Required actions:
1 > Transcribe the part of the MIT touch-and-vision article starting at "A team of researchers" and ending at "quite as interchangeably.".
2 > Answer these questions from the MIT touch-and-vision article:
(a) About how many objects did the team record being touched?
(b) What is the tactile sensor on the KUKA robot arm called?
(c) In which city will the team present its findings?
3 > According to the MIT touch-and-vision article, what areas in particular could the new system help with in the future?

A team of researchers at the Massachusetts Institute of Technology (MIT) have come up with a predictive Artificial Intelligence (AI) that can learn to see by touching and to feel by seeing. While our sense of touch gives us capabilities to feel the physical world, our eyes help us understand the full picture of these tactile signals. Robots, however, that have been programmed to see or feel can't use these signals quite as interchangeably.
The new AI-based system can create realistic tactile signals from visual inputs, and predict which object and what part is being touched directly from those tactile inputs. In the future, this could help with a more harmonious relationship between vision and robotics, especially for object recognition, grasping, better scene understanding and helping with seamless human-robot integration in an assistive or manufacturing setting.
"By looking at the scene, our model can imagine the feeling of touching a flat surface or a sharp edge", said Yunzhu Li, PhD student and lead author from MIT's Computer Science and Artificial Intelligence Laboratory (CSAIL). "By blindly touching around, our model can predict the interaction with the environment purely from tactile feelings," Li added.
The team used a KUKA robot arm with a special tactile sensor called GelSight, designed by another group at MIT. Using a simple web camera, the team recorded nearly 200 objects, such as tools, household products, fabrics, and more, being touched more than 12,000 times. Breaking those 12,000 video clips down into static frames, the team compiled "VisGel," a dataset of more than three million visual/tactile-paired images.
"Bringing these two senses (vision and touch) together could empower the robot and reduce the data we might need for tasks involving manipulating and grasping objects," said Li. The current dataset only has examples of interactions in a controlled environment. The team hopes to improve this by collecting data in more unstructured areas, or by using a new MIT-designed tactile glove, to better increase the size and diversity of the dataset.
"This is the first method that can convincingly translate between visual and touch signals", said Andrew Owens, a post-doc at the University of California at Berkeley. The team is set to present the findings next week at the "Conference on Computer Vision and Pattern Recognition" in Long Beach, California.

[Image-based spatial reasoning data]

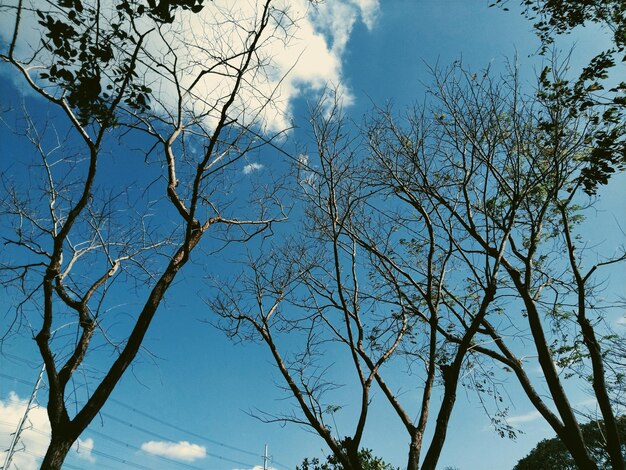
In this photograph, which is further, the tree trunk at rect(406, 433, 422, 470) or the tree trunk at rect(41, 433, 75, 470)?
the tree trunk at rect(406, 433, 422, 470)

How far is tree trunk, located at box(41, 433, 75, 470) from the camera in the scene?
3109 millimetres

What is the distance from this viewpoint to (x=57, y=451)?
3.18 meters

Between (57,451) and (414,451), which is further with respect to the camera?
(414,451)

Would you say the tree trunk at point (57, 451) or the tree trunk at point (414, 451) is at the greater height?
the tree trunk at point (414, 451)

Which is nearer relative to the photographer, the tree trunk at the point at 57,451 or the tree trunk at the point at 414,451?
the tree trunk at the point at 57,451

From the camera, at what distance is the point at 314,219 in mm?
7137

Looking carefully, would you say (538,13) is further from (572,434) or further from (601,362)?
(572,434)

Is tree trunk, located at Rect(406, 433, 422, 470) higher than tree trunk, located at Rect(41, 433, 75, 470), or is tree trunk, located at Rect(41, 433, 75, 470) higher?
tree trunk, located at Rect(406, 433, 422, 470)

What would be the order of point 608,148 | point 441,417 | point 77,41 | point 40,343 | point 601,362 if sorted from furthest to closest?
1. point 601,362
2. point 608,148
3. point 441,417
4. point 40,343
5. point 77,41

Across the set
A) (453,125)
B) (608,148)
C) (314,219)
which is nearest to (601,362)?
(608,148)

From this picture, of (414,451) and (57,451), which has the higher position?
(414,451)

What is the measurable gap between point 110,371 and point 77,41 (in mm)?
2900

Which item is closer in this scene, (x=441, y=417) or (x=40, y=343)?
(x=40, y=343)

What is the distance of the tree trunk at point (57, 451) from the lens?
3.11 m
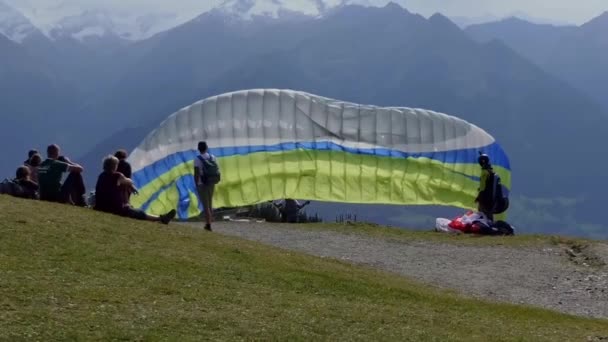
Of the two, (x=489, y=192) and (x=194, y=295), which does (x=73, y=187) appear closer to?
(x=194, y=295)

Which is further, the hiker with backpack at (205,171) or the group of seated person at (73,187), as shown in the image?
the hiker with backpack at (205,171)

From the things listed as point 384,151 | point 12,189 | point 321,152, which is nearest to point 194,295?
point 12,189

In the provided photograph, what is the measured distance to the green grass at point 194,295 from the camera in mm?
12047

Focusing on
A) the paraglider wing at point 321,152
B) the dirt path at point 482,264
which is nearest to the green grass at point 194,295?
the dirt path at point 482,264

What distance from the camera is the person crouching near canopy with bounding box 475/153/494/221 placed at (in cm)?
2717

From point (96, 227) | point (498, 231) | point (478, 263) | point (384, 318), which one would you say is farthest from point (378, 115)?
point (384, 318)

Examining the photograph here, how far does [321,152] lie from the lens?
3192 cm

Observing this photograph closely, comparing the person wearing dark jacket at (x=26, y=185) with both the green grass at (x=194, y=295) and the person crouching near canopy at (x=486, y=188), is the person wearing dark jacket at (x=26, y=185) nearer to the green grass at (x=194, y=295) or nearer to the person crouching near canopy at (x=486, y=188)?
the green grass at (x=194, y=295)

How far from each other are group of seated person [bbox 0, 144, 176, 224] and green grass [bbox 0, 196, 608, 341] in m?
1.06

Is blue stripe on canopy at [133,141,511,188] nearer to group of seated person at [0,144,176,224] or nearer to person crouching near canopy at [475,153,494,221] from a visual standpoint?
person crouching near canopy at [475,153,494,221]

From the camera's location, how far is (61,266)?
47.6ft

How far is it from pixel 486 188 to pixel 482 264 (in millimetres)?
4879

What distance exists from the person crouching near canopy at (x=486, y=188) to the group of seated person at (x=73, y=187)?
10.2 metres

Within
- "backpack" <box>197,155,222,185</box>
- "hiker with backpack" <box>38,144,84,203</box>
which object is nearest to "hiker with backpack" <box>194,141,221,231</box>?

Answers in order:
1 >
A team of researchers at the Massachusetts Institute of Technology (MIT) have come up with a predictive Artificial Intelligence (AI) that can learn to see by touching and to feel by seeing. While our sense of touch gives us capabilities to feel the physical world, our eyes help us understand the full picture of these tactile signals. Robots, however, that have been programmed to see or feel can't use these signals quite as interchangeably.

2 >
(a) Nearly 200
(b) GelSight
(c) Long Beach, California

3 >
- Object recognition
- Grasping
- Better scene understanding
- Seamless human-robot integration in an assistive or manufacturing setting